LinkedIn company pages show industry, size, headquarters, specialties, and follower counts, but LinkedIn's anti-scraping measures block most automated tools. ScrapeNow's Extract LinkedIn company data scraper reads a public LinkedIn company page and returns one structured record per input URL.
How the scraper behaves
The scraper takes one required input field named url. The value must be a public LinkedIn company profile URL.
A valid input uses this pattern:
https://www.linkedin.com/company/{company-slug}/
Each input object returns one output record. The result keeps the original input under inputs.url, so your pipeline maps every response back to its source row.
ScrapeNow runs the scrape as an async job. You submit inputs, receive a job_id, poll job status, then download results when the job reaches a terminal state.
The API returns job status values through the jobs endpoint. The sample script below treats completed and failed as terminal states.
This async flow works better than a long blocking request for batch scraping. If your client process exits during polling, the job still has a server-side ID you can query later.
How to use this scraper
ScrapeNow's Extract LinkedIn company data scraper takes one input value. That value is the public LinkedIn company profile URL.
The input URL must start with:
https://www.linkedin.com/
Example input:
{
"url": "https://www.linkedin.com/company/universalmusicgroup/"
}
The scraper reads the company profile linked by that URL and returns one output record for that input. For batch runs, submit multiple input objects in the same inputs array.
Keep each input object small. Send the URL field only unless the scraper schema adds more fields later.
Step 1. Find the input field
The scraper accepts a single field named url.

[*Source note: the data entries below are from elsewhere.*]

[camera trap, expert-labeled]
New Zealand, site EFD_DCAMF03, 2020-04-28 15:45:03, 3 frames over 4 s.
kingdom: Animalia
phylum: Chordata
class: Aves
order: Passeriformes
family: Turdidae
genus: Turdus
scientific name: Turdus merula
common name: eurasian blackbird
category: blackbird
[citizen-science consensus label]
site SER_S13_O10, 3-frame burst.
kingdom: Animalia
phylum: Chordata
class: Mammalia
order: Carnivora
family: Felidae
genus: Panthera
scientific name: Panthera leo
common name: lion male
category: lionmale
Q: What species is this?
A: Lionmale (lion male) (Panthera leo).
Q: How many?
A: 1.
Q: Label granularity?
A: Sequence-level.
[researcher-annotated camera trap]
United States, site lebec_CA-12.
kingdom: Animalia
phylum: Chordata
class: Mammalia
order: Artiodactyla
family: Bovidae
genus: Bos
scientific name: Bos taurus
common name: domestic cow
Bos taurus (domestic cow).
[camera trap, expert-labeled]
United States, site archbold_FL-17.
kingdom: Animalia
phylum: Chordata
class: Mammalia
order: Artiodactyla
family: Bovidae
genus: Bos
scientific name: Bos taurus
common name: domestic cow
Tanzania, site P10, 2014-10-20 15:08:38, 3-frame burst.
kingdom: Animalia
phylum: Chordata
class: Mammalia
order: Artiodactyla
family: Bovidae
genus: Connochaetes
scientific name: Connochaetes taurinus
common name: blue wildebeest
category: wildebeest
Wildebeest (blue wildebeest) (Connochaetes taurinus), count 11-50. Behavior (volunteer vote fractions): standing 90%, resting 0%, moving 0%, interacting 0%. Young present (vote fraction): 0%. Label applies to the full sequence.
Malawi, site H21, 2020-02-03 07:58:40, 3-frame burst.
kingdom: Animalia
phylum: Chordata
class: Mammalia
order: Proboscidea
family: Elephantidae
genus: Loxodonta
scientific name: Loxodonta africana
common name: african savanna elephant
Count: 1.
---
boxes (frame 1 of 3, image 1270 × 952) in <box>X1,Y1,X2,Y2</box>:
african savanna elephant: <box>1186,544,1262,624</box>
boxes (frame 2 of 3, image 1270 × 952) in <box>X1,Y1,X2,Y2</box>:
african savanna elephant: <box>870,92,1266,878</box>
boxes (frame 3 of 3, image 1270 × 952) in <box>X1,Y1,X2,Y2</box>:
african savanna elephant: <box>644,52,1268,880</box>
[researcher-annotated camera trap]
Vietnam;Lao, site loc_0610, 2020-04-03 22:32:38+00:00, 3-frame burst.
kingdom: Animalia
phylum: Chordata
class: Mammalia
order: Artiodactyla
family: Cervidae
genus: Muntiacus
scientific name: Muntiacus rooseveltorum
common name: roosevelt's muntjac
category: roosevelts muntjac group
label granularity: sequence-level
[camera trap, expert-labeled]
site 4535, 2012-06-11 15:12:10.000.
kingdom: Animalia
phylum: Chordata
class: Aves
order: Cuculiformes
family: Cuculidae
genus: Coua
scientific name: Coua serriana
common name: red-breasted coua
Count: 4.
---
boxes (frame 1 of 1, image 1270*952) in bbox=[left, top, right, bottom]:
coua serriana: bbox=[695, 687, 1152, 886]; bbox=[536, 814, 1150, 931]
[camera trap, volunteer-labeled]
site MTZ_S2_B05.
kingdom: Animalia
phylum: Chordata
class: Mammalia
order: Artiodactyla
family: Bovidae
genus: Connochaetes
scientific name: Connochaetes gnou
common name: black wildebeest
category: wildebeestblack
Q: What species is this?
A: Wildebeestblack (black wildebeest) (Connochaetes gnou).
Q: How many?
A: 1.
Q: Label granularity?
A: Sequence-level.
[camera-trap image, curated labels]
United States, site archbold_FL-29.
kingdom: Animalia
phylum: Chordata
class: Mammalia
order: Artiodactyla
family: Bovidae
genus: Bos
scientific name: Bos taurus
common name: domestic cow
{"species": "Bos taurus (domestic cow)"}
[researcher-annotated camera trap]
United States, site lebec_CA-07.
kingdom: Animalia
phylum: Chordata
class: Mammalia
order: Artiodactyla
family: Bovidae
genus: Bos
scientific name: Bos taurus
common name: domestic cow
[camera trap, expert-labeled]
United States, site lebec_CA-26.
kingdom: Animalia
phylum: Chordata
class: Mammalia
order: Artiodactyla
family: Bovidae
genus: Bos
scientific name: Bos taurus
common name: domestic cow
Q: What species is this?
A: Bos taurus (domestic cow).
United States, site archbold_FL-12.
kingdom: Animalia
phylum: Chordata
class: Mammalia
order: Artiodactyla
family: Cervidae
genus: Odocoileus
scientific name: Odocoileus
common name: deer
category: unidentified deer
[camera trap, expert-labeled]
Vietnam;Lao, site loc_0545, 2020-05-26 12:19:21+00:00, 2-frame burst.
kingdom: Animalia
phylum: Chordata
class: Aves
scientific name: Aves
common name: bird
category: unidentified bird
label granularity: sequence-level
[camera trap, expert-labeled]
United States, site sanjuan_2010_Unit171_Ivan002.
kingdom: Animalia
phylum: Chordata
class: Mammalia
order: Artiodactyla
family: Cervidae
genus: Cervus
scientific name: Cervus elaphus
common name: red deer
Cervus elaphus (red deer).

A valid company input uses this path pattern:
https://www.linkedin.com/company/{company-slug}/
For example, universalmusicgroup is the company slug in this URL:
https://www.linkedin.com/company/universalmusicgroup/
Treat the slug as a useful dedupe signal. Treat the full normalized URL as the safer storage key, because slugs change after company rebrands.
If you store both, use the normalized URL as the primary lookup key. Keep the slug as a secondary field for matching and reporting.
Step 2. Open LinkedIn
Open linkedin.com.

Use the company result that points to a company profile. LinkedIn search also returns people, jobs, posts, groups, and schools for the same query.
Check the browser path before copying the URL. Company pages use /company/, while job pages use /jobs/ and people profiles use /in/.
This check prevents a common ingestion error. A people URL and a company URL can share similar names, especially for founders and small businesses.
Step 3. Open the company card and copy the URL
On the results page, click the company's card.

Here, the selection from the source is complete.